Trending Topics

103 suspects charged in massive NYC gang case

More than 100 alleged gang members were charged Wednesday for what law enforcement officials called a decades-old feud that wreaked violence and death over two Harlem public housing developments

gangsart.jpg

Manhattan district attorney Cyrus Vance speaks alongside police commissioner William Bratton, center right, during a news conference at One Police Plaza, Wednesday, June 4, 2014, in New York, to announce a recent crackdown on gang-related drugs and violence.

AP Image

Associated Press

NEW YORK — More than 100 alleged gang members were charged Wednesday for what law enforcement officials called a decades-old feud that wreaked violence and death over two Harlem public housing developments.

“These three gangs were not sophisticated drug-trafficking organizations,” said Manhattan District Attorney Cyrus Vance in announcing the two indictments. “Far from it, they were young people protecting their territories from imaginary threats and avenging the murders of fellow gang members and loved ones.”

The 103 suspected gang members face charges including conspiracy to commit murder, attempted murder and gang assault.

Forty suspects from three gangs were arrested in early morning raids in Harlem, 39 were already jailed on other offenses and the rest were being sought in what Vance called the largest gang case in New York City history.

The crews warred over territory for two city housing developments, the General Grant Houses and the Manhattanville Houses, and their feuding and vendetta attacks are thought to have resulted in the 2011 shooting death of a nationally-ranked high school basketball star named Tayshana “Chicken” Murphy, Vance said.

Murphy, 18, was shot and killed in the General Grant Houses. Two men convicted and sentenced to 25 years to life for her slaying were members of the Make It Happen Boys crew, Vance said. But Murphy’s brother is alleged in the indictment as being a member of 3Stacks, Vance said, and is charged with conspiracy of the first degree.

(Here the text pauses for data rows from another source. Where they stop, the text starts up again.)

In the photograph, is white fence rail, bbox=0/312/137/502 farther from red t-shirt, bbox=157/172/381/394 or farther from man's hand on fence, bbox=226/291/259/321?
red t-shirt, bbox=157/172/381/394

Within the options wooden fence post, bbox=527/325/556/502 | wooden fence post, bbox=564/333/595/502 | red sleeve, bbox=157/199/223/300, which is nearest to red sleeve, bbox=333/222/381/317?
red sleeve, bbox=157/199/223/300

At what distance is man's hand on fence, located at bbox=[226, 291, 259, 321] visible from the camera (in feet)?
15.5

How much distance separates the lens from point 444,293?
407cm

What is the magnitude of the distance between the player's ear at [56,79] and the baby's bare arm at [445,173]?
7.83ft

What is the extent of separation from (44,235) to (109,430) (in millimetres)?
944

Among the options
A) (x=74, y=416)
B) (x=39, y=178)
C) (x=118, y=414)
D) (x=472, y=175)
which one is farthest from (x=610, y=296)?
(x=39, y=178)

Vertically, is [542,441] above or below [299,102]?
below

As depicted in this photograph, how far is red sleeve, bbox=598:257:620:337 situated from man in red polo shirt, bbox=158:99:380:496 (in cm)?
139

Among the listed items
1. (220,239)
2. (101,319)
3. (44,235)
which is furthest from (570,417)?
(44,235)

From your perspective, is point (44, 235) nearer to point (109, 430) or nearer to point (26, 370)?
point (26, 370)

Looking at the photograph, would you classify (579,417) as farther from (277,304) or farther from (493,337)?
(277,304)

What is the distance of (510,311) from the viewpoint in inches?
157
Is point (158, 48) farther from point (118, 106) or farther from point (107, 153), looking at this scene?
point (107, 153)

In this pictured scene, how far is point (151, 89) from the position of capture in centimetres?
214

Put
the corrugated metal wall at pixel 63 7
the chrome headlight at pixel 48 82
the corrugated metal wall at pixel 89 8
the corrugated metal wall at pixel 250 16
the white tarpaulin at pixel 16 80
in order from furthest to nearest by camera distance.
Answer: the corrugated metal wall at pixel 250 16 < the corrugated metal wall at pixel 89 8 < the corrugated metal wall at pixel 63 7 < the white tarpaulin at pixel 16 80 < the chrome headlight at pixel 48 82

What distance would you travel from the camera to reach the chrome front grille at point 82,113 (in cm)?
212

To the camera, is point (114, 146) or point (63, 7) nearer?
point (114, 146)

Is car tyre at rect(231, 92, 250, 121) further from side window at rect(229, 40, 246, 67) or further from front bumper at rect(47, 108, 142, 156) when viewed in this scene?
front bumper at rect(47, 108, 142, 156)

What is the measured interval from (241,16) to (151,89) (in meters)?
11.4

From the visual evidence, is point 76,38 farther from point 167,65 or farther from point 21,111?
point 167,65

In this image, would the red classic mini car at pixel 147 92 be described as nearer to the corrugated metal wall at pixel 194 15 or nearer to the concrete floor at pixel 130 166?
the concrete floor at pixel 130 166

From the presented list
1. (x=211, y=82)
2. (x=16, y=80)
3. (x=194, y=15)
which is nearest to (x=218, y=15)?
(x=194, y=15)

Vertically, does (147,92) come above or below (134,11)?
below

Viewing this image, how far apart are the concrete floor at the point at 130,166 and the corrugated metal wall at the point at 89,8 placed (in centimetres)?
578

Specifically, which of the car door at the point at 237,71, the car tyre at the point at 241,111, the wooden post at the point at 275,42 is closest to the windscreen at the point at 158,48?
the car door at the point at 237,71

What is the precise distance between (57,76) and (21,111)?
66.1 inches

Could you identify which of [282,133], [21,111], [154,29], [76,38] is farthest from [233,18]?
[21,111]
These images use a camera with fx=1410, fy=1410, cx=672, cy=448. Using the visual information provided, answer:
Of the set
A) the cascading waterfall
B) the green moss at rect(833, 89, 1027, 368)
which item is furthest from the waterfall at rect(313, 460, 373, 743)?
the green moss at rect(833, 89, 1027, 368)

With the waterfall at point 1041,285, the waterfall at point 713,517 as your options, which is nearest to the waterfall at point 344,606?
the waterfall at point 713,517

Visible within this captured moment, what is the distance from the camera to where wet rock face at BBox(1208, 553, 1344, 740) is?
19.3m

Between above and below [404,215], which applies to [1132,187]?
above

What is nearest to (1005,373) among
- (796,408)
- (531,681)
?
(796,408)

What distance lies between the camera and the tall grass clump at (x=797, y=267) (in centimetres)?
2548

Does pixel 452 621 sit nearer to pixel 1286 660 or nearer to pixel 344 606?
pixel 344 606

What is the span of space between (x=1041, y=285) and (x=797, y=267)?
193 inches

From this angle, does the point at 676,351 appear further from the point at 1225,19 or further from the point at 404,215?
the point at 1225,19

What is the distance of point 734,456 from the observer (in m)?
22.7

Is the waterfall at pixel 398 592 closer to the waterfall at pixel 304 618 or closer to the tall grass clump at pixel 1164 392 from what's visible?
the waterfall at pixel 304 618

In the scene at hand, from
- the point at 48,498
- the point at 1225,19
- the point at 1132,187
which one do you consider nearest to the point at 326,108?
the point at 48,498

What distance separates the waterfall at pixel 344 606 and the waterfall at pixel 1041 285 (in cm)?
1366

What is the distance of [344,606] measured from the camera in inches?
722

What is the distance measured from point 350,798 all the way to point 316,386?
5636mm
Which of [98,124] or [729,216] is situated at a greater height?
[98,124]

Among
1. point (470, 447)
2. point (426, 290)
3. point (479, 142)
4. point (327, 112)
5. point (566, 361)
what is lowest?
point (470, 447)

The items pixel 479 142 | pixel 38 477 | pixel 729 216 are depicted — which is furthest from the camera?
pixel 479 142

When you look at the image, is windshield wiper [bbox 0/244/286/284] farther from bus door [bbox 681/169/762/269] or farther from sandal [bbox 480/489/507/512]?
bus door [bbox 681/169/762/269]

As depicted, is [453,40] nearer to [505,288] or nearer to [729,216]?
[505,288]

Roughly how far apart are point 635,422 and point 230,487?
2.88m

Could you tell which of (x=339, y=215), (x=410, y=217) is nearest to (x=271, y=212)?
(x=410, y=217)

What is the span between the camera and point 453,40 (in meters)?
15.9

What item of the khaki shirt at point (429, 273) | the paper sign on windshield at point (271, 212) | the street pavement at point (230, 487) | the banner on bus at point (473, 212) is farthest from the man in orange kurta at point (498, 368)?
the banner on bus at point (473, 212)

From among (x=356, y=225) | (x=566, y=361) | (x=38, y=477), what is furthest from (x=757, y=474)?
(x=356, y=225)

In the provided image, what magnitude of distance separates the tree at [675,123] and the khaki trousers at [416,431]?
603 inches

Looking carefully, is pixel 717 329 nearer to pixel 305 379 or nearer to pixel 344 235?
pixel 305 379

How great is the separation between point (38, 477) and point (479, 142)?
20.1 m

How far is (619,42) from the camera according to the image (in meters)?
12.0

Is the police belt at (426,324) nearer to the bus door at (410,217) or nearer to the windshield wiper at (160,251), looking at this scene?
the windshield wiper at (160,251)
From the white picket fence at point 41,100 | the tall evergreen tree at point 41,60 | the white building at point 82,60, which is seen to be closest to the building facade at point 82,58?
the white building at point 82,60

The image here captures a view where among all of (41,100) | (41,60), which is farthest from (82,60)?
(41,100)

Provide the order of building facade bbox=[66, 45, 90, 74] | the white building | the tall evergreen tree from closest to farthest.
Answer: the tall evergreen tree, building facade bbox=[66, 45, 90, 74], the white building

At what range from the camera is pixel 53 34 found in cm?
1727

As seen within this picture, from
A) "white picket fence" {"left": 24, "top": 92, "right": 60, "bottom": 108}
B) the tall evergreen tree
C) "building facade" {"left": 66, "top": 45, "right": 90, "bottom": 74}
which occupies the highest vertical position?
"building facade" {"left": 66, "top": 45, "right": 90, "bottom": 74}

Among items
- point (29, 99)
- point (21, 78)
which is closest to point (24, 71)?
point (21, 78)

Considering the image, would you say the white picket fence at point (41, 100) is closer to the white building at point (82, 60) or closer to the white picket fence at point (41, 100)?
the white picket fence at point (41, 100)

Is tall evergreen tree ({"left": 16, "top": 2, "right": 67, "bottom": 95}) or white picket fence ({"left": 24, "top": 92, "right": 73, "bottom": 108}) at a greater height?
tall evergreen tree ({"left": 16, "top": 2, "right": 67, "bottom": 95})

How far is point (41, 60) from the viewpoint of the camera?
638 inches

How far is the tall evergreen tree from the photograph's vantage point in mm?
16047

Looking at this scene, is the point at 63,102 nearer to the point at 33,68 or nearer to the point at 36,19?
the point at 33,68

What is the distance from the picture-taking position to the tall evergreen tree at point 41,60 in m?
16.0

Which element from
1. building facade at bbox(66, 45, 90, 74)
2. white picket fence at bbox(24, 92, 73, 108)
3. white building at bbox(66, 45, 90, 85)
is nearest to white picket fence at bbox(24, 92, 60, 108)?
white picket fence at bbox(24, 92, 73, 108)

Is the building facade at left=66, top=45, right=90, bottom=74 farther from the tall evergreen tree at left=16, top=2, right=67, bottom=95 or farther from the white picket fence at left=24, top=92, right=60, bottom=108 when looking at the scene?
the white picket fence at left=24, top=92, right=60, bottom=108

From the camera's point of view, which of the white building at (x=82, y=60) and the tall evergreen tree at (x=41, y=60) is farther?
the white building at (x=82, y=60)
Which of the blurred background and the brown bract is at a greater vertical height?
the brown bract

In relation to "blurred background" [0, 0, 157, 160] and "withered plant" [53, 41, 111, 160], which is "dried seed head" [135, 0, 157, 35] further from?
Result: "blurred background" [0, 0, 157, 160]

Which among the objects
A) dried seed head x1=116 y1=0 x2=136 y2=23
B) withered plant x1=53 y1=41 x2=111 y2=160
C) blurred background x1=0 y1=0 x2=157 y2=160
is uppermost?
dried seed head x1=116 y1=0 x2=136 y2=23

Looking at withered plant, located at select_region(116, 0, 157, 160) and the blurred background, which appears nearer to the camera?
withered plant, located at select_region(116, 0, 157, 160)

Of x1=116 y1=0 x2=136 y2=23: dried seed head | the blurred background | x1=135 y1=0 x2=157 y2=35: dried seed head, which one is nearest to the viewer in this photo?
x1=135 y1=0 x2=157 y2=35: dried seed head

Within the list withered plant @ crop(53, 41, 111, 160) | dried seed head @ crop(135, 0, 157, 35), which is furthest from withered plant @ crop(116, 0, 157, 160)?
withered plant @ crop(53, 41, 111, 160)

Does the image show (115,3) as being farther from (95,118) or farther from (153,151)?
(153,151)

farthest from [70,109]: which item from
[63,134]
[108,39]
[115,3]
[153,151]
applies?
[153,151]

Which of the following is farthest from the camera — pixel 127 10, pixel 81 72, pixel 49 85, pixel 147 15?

Commissioner William Bratton, who attended the early morning raids Wednesday, said much of the violence was senseless.

“It’s just violence for violence sake,” he said at a press conference. “Feuds over nothing.”

Investigators from Vance’s office worked with gang squad detectives and Department of Correction officials to review more than 1 million Facebook pages, tens of thousands of phone calls from the Rikers Island jail complex and hundreds of hours of video footage in preparing the case, Vance said.

Surveillance video, taken from cameras in the buildings’ elevators, hallways and grounds, were a major benefit to investigators, Bratton said. But not all public housing developments have video. Nearly 60 percent of the city’s public housing buildings don’t have a single camera installed — including one in Brooklyn where two small children were stabbed Sunday, one fatally.

“We embrace it, we need it,” Bratton said of crime-fighting technology such as camera systems. “There’s not a case I get briefed on in my crime briefings or my counterterrorism briefings each morning that doesn’t have some significant technology component to it.”

The crews — called 3Stacks, Make it Happen Boys and Money Avenue — are alleged to have used more than 50 weapons over the past four years, some of which were transported by kids as young as 10, and are responsible for two killings and 19 nonfatal shootings, among other crimes, Vance said. The youngest gang member charged is 15 years old, he said.

Police officials estimate nontraditional street crews comprised of school-aged youngsters account for about 40 percent of shootings citywide.

The suspects are expected to be arraigned in Manhattan Criminal Court on Thursday.